John Wynne

Residence: London, UK

Sound artist John Wynne’s work moves in several directions. He is engaged in a series of ‘sonic portraits’ based on recordings made in Africa: the first of these, James Kamotho Kimani, was selected for the ISCM World Music Days in Copenhagen and released by Unknown Public in London. The second piece, Upcountry, premiered in the Purcell Room in London and at the AGON Festival in Milan and has been widely broadcast, most recently on Radiotopia Kunstradio as part of Ars Electronica in Vienna.

A recent research and recording trip to the Kalahari Desert has provided materials for new body of work including Hearing Voices, a ‘composed documentary’ commissioned by BBC Radio 3 — “a capricious sound world where aural objects shift and surprise” (Resonance Magazine).
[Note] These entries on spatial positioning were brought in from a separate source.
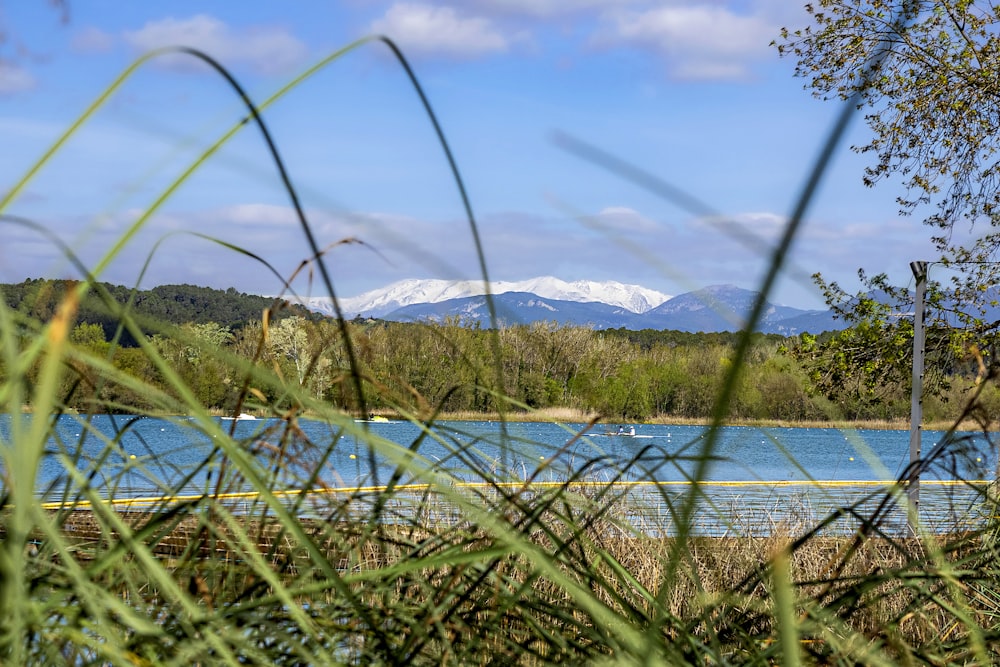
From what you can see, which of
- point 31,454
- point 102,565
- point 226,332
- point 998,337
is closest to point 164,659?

Disappearing, an acousmatic work composed from the same materials, is to be released by ElectroShock Records in Moscow. An 8-channel photographic sound installation, also entitled Hearing Voices, will be exhibited in 2005 at The National Art Gallery of Namibia, The National Museum of Botswana and the Brunei Gallery at SOAS in London. In Botswana, John worked with linguist Dr Andy Chebanne and his field recordings have been donated to the University of Botswana to aid in research and literacy projects with some of the disappearing ‘click languages’ of the Khoisan peoples.

Wynne also creates large-scale multi-speaker installations using electronic sounds of his own design. His first work with ‘auditory warnings’ (alarm sounds) was made for The Sound Gallery, a computer diffusion system with 25 speakers hidden under the paving stones of Copenhagen’s Town Hall Square: The Sound of Sirens was banned by the city authorities for allegedly “frightening and confusing people”. Cry Wolf involved a huge installation of 25 computer-controlled speakers installed in a vertical grid against the 4-storey central wall of Helsinki’s Museum of Contemporary Art. Response Time, which used 8 speakers in a circle surrounding the urban park in Metro Hall Square in Toronto, was described by one reviewer as “an ambient, ghost-like presence”. (MusicWorks)

His most recent installation was in Berlin: Fallender ton für 207 lautsprecher boxen made use of 207 recycled hi-fi speakers and sounded, according to one entry in the gallery visitors’ book, “…like Heaven… and Hell.”

John has created soundtracks for films selected for the London Film Festival, the BBC Short Film Festival, the Whitechapel Open and the European Media Art Festival. He is currently Senior Lecturer in Sound Arts at the University of the Arts, London and is doing his PhD at Goldsmiths College, University of London. He has a regular programme called Upcountry on ResonanceFM in London.